Le bilan provient de Charles Honoris, membre de la commission parlementaire qui supervise les questions sanitaires, qui a cité des données des départements locaux de la santé. Le plus grand épisode s'est produit à Sidoarjo, à Java Oriental, où 512 étudiants sont tombés malades. À cela s'ajoutent 49 personnes touchées dans la ville de Nganjuk, également à Java Oriental, et 237 autres à Agam, à Sumatra Occidental. Honoris a assuré que les épisodes ne doivent pas être considérés comme des faits isolés.
Le plus grand foyer s'est produit à Sidoarjo
L'épisode le plus nombreux a eu lieu à Sidoarjo, où des centaines d'étudiants ont dû recevoir une assistance après avoir consommé les repas distribués dans le cadre du programme. Le cas avait déjà entraîné la fermeture temporaire de la cuisine désignée comme possible origine de l'intoxication pendant que les vérifications correspondantes sont effectuées.
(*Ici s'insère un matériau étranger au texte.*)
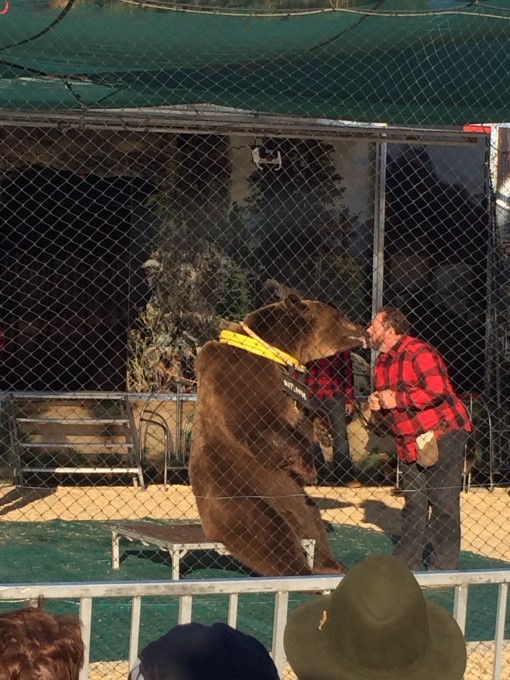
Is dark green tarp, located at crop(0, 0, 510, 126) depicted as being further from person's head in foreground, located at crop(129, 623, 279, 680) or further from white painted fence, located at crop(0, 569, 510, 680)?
person's head in foreground, located at crop(129, 623, 279, 680)

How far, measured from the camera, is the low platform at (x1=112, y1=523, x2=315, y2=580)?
7137mm

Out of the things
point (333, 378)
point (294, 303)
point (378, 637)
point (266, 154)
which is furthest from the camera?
point (266, 154)

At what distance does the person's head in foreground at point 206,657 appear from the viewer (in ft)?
7.05

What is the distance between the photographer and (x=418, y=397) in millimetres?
7609

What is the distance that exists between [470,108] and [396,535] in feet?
10.3

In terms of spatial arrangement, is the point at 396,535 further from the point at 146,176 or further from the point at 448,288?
the point at 146,176

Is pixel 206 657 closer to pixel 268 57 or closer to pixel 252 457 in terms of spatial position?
pixel 252 457

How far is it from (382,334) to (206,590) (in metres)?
3.72

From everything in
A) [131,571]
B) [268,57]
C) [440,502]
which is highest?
[268,57]

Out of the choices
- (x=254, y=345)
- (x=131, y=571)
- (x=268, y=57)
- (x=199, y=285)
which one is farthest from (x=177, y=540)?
(x=199, y=285)

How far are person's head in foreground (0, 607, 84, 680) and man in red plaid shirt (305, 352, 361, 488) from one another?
7828 millimetres

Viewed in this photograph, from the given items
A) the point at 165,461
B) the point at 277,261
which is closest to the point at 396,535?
the point at 165,461

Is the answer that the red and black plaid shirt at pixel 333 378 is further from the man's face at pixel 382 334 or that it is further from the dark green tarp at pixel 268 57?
the man's face at pixel 382 334

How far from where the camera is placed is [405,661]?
246cm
Le chiffre communiqué par les autorités a varié au cours des premières heures de l'enquête. Reuters a initialement rapporté plus de 500 étudiants touchés et a ensuite recueilli le bilan de 512 fourni par le député Charles Honoris à partir des données sanitaires locales. L'enquête doit déterminer quel aliment ou processus a pu être à l'origine de l'épisode.
Les deux autres foyers élargissent géographiquement le problème. À Nganjuk, 49 étudiants et travailleurs du centre éducatif ont été touchés, tandis qu'à Agam, 237 personnes malades ont été comptabilisées. La coïncidence temporelle des trois épisodes a soulevé des doutes sur les contrôles appliqués à un réseau qui distribue des repas à grande échelle.
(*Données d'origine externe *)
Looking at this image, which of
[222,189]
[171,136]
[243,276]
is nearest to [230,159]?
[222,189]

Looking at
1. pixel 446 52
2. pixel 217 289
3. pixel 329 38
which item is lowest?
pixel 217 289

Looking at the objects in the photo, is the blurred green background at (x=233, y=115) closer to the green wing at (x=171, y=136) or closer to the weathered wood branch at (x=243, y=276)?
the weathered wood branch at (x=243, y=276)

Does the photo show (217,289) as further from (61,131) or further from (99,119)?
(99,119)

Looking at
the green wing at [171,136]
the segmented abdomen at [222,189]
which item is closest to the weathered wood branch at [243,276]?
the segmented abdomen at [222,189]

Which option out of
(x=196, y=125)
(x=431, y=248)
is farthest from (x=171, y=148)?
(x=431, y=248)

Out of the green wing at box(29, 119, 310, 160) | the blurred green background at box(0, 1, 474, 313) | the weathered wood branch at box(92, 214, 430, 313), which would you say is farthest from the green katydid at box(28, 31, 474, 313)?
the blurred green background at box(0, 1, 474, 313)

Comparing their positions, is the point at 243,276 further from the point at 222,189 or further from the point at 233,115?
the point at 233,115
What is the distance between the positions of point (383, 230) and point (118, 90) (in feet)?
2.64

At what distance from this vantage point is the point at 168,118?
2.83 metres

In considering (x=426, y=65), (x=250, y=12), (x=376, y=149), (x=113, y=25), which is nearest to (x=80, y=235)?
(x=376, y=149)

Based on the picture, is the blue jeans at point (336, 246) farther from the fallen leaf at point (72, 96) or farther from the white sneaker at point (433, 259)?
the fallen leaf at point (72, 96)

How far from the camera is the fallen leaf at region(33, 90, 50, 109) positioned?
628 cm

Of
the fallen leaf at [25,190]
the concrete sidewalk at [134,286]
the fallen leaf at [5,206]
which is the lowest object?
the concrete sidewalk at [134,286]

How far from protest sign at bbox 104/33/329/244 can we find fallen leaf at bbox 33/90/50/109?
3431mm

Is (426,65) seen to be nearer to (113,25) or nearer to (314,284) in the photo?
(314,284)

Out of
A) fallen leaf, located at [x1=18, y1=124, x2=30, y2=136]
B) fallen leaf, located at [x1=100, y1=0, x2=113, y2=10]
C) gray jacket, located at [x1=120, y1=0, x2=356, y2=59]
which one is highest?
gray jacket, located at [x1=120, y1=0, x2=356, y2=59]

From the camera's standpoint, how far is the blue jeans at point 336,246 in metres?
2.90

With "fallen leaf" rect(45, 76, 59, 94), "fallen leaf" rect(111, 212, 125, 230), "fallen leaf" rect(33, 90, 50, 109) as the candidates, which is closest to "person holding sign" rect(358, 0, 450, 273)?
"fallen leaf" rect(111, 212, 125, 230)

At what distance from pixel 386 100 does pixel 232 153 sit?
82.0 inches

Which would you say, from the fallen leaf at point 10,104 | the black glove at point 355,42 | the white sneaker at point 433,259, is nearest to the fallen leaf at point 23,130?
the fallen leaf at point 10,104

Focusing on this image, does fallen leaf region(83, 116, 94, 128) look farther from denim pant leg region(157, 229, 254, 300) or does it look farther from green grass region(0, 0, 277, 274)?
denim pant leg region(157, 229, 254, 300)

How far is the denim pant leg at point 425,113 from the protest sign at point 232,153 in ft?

Les intoxications remettent en question la gestion du programme
Les nouveaux cas s'ajoutent à un historique de massives intoxications en Indonésie qui a suscité des critiques sur le fonctionnement du système. Selon Network for Education Watch, une organisation non gouvernementale dédiée au suivi du programme, 37 600 personnes avaient été touchées par des intoxications liées aux repas jusqu'au 8 août. L'organisation signale parmi les problèmes détectés le stockage incorrect des aliments et les retards dans la livraison.
Les critiques ne se limitent pas à la sécurité alimentaire. Le programme a également été sous scrutiny pour des accusations de corruption, des changements dans sa direction et des doutes sur le coût qu'il représente pour les comptes publics. En juillet, un sondage de Saiful Mujani Research and Consulting a estimé à environ un tiers la proportion de citoyens satisfaits de son fonctionnement.
La répétition des épisodes transforme maintenant l'enquête sur les cuisines impliquées en un élément clé pour déterminer s'il s'agit de défaillances localisées ou de problèmes qui affectent le système de distribution. Pendant que les résultats sont attendus, les nouvelles intoxications ajoutent de la pression sur un programme que l'Exécutif considère stratégique pour la politique sociale du pays.